With this code I can find most occurrences of items in an array:
letters.max_by { |i| letters.count(i) }
But this will return 2 for
a = [1, 2, 2, 3, 3]
although 3 has the same occurrence. How can I find out, if there really is an item with most occurrences? I would like to get false if there is no single champion.
This is pretty ugly and in need of refinement, but:
def champion(array)
grouped = array.group_by(&:itself).values.group_by(&:length)
best = grouped[grouped.keys.max]
if (best.length == 1)
best[0][0]
else
false
end
end
I'm not sure there's an easy single-shot solution for this, at least not one that's not O(n^2) or worse, which is unusual.

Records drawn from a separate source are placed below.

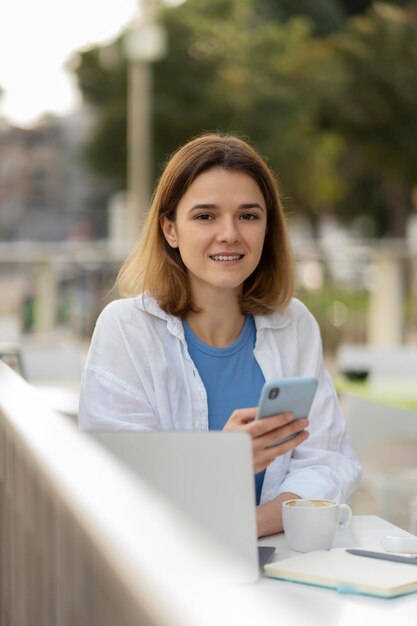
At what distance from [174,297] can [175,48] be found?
1089 inches

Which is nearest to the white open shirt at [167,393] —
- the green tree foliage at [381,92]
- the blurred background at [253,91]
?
the blurred background at [253,91]

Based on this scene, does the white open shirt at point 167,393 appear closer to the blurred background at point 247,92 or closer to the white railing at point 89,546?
the white railing at point 89,546

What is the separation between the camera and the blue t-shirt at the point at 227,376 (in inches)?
Result: 92.8

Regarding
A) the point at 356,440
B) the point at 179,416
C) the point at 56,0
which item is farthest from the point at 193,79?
the point at 179,416

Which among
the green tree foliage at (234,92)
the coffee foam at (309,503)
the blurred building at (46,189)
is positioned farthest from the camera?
the blurred building at (46,189)

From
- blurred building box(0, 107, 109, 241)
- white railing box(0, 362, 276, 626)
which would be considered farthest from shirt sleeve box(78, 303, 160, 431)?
blurred building box(0, 107, 109, 241)

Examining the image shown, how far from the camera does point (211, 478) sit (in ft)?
4.99

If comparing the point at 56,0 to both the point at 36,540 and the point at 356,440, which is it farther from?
the point at 36,540

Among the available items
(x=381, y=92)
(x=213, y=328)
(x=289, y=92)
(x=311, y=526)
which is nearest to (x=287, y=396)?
(x=311, y=526)

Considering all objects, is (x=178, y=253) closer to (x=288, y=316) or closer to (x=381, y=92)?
(x=288, y=316)

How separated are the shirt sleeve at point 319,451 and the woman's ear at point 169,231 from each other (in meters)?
0.31

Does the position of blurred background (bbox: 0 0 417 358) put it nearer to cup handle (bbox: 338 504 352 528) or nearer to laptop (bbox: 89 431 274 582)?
cup handle (bbox: 338 504 352 528)

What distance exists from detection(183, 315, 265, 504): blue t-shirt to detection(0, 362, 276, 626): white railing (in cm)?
83

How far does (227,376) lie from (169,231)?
0.34 metres
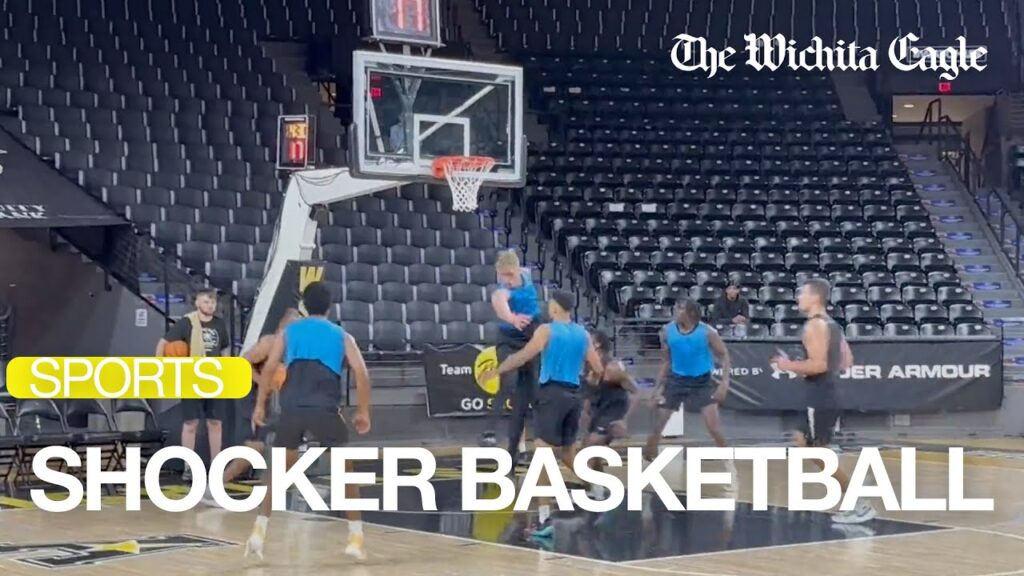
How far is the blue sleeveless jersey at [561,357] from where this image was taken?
12.1 m

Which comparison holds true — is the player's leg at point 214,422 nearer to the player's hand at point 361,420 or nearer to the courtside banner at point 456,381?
the player's hand at point 361,420

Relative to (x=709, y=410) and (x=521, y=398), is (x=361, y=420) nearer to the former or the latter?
(x=521, y=398)

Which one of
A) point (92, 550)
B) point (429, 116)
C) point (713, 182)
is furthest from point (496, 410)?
point (92, 550)

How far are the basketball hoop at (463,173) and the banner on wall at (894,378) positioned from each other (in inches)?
230

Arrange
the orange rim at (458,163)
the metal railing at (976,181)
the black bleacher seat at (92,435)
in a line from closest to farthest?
the black bleacher seat at (92,435), the orange rim at (458,163), the metal railing at (976,181)

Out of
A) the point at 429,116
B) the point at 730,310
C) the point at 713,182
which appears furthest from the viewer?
the point at 713,182

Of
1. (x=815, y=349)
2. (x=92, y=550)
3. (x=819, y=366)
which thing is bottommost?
(x=92, y=550)

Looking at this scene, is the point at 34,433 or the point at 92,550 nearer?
the point at 92,550

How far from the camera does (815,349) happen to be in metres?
12.8

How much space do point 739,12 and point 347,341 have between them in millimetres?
23813

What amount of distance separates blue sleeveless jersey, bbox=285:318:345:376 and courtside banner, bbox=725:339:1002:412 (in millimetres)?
12633

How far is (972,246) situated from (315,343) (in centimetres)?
2070

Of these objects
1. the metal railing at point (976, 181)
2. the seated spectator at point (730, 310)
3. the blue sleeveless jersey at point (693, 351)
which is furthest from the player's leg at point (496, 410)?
the metal railing at point (976, 181)

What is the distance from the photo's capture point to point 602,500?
1373 cm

I guess you could do this if you don't care about performance:
def max_occurrences(arr)
arr.sort.max_by { |v| arr.count(v) } != arr.sort.reverse.max_by { |v| arr.count(v) } ? false : arr.max_by { |v| arr.count(v) }
end
I would do something like this:
def max_occurrences(arr)
counts = Hash.new { |h, k| h[k] = 0 }
grouped_by_count = Hash.new { |h, k| h[k] = [] }
arr.each { |el| counts[el] += 1 } # O(n)
counts.each { |el, count| grouped_by_count[count] << el } # O(n)

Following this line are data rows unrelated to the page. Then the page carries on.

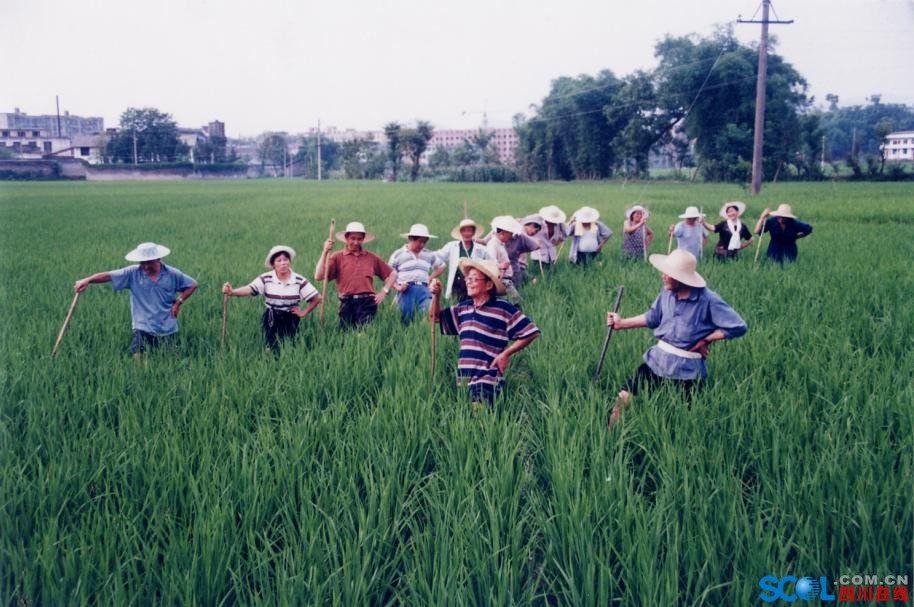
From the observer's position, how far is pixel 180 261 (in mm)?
9961

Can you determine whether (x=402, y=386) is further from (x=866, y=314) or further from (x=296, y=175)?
(x=296, y=175)

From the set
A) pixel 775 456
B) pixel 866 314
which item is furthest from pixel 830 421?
pixel 866 314

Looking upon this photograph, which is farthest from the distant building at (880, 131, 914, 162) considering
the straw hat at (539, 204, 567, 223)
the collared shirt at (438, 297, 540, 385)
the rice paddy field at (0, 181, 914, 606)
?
the collared shirt at (438, 297, 540, 385)

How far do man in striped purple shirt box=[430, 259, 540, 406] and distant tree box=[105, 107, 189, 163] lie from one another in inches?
2316

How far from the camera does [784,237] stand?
849 cm

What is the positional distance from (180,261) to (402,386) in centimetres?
700

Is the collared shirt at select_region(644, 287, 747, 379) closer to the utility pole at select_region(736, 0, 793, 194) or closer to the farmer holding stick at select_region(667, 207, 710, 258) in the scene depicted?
the farmer holding stick at select_region(667, 207, 710, 258)

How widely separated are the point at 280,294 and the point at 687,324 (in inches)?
120

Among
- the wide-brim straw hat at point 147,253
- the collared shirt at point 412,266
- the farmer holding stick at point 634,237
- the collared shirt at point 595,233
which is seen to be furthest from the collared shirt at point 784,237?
the wide-brim straw hat at point 147,253

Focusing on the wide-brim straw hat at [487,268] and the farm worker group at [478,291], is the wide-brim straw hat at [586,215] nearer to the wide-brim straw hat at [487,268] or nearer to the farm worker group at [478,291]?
the farm worker group at [478,291]

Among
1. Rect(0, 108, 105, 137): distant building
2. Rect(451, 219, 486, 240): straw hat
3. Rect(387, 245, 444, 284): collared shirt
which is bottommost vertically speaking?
Rect(387, 245, 444, 284): collared shirt

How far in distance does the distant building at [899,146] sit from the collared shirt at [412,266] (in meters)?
34.0

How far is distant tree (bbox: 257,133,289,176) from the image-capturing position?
290ft

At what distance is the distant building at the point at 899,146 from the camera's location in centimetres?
3319
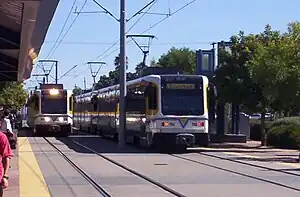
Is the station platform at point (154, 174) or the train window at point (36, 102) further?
the train window at point (36, 102)

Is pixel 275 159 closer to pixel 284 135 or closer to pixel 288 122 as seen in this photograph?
pixel 284 135

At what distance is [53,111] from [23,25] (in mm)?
34970

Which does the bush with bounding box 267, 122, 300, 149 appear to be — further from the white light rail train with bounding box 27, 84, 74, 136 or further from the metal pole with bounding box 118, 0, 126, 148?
the white light rail train with bounding box 27, 84, 74, 136

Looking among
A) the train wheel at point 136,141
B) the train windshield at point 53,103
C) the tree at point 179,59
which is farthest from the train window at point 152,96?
the tree at point 179,59

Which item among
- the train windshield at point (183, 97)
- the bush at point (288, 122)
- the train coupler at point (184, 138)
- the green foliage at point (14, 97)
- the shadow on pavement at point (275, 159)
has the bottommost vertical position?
the shadow on pavement at point (275, 159)

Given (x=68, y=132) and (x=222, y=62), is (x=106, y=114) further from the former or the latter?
(x=222, y=62)

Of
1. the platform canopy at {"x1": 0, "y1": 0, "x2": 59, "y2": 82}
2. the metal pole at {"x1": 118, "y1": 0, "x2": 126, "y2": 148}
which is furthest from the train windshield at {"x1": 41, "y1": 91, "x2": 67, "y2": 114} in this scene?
the platform canopy at {"x1": 0, "y1": 0, "x2": 59, "y2": 82}

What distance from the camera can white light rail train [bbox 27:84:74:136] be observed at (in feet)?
166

max = grouped_by_count.sort { |x, y| y[0] <=> x[0] }.first[1] # O(n log n)
max.length == 1 ? max[0] : false
end
It's no snazzy one-liner, but it's readable and runs in less than O(n log n).
a = [1, 2, 2, 3, 3]
occurrences = a.inject(Hash.new(0)){ |h, el| h[el] += 1; h } # => {1=>1, 2=>2, 3=>2}
max_occurences = occurrences.max_by{ |_, v| v } # => [2, 2]
max_occurences.count > 1 ? false : occurrences.key(max_occurences.first)